Cato responded curtly, “That is not to the point.”

It was to the point, since Olivia had even less intention than Phoebe of submitting to the dictates of a husband, but Phoebe held her tongue. It was not for her to say.

“So rather than find yourself the marchioness of Granville, living in comfort and security, you choose to fly off into the night, into a war-torn countryside infested with roaming soldiers who would rape and murder you as soon as look at you?” The sardonic note was back in his voice. He took another sip of wine and regarded her over the lip of his cup.

Phoebe, never one to beat about the bush, asked bluntly, “Lord Granville, would you please tell my father that you don’t wish to marry me after all?”

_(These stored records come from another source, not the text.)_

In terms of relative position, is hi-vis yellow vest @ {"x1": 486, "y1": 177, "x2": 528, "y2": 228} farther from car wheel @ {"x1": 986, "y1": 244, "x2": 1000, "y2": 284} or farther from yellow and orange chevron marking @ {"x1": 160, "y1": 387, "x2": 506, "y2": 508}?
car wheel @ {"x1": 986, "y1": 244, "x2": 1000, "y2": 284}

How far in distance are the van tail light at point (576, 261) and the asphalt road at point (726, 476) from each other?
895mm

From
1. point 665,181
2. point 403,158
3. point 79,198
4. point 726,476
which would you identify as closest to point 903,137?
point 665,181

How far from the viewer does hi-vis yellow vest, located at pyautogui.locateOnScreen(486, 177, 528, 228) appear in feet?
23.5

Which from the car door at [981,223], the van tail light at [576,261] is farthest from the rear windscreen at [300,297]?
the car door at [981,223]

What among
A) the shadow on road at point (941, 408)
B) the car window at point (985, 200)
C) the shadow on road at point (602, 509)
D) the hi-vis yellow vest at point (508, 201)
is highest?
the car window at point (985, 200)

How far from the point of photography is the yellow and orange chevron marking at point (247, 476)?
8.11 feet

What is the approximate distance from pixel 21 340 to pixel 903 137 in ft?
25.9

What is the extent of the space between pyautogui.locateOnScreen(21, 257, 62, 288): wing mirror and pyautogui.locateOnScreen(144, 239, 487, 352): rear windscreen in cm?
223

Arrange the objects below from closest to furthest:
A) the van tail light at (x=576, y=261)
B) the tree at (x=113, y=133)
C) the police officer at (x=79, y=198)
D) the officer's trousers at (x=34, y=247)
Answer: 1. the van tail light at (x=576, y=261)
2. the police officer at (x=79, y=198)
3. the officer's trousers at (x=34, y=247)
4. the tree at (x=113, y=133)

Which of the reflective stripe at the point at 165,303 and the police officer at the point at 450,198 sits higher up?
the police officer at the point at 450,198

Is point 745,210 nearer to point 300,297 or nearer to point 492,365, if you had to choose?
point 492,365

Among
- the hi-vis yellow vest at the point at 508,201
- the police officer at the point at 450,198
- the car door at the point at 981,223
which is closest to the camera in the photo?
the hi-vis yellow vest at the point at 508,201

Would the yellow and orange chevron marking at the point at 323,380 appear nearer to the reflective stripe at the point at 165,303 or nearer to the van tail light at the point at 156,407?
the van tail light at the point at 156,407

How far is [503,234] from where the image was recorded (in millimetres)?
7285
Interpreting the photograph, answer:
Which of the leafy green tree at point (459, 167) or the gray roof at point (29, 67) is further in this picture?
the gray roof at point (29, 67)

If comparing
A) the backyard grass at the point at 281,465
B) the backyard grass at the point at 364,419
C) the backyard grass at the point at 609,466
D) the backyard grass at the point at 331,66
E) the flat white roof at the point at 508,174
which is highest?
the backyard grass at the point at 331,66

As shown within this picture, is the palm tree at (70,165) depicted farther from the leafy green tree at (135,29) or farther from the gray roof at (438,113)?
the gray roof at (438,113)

No!” Cato declared with a degree of force. “I will tell him no such thing. If you held me in distaste, then I would do so, but since your reasons for disliking this marriage are utterly without merit… the mere whims of a foolish girl… I will do no such thing.”

“I am not foolish,” Phoebe said in a low voice. “I am surely entitled to my opinions, sir.”

“Sensible opinions, yes,” he snapped. Then his expression softened somewhat. Although she was the same age as her sister Diana had been at her marriage, Phoebe was somehow less protected, he thought. She had fewer defenses. Diana had never exhibited the slightest vulnerability. She had glided through life, as beautiful and perhaps as brittle as the finest porcelain. Graceful and regal as any swan. Cato didn’t think she had ever questioned herself, or her entitlement. She knew who she was and what she was.